"Gould's Book of Fish" by Richard Flanagan (2001)
"I had begun with the comforting conclusion that books are the tongue of divine wisdom, and had ended only with the thin hunch that all books are grand follies, destined forever to be misunderstood."
This is the second of Richard Flanagan's books to be reviewed here. I read/reviewed The Narrow Road to the Deep North last month.
Published 12 years before The Narrow Road to the Deep North, Gould's Book of Fish is much more lyrical in tone. It begins with the discovery of Gould's book in a junk shop, from there moves to a mythical history of Tasmania, and ends with the kind of tragedy that the Greeks were famous for.
And if you liked The Narrow Road to the Deep North, I can guarantee that you'll love Gould's Book of Fish.

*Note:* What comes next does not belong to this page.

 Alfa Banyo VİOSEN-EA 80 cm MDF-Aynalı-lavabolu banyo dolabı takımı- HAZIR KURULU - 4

It's everything that The Narrow Road is and more: the doomed infrastructure project, the fire near the end, and the tragedy of human suffering painted against the paradoxical/beautiful nature of our existence. It's all here, but Gould's Book of Fish does a far better job of covering similar territory in a different century. It's sad and whimsical, and when the various story threads come together it's truly something to behold.

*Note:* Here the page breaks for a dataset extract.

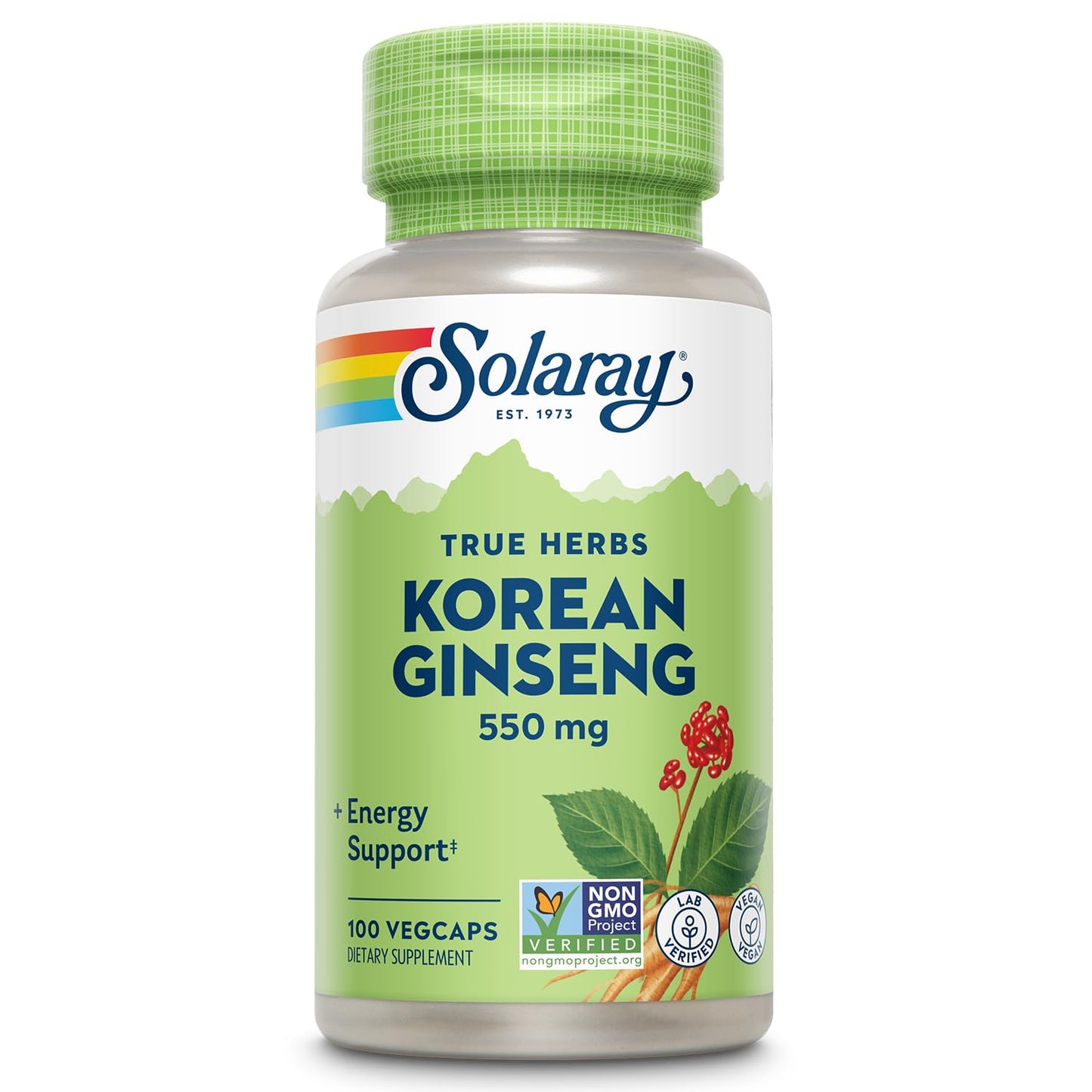 SOLARAY Korean Ginseng 550 mg Capsules, 100 Count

If I have a complaint about this book, it's that it moves a bit slowly, but then again the slow parts help build up momentum for the big finish. Even the greatest novels are slow at times, and it is often the case that these "slow" bits give to the novel a weight it wouldn't otherwise have. A great book should feel like a journey, right down to the parts where your legs get tired, and you wonder when you'll finally get there.
I have the feeling that The Narrow Road to the Deep North was much better received than Gould's Book of Fish, but I also think that it will be for his book of fish that Richard Flanagan is best remembered. The Narrow Road to the Deep North might be a triumph of research, but Gould's Book of Fish was both a labor of love and a truly original work of fiction.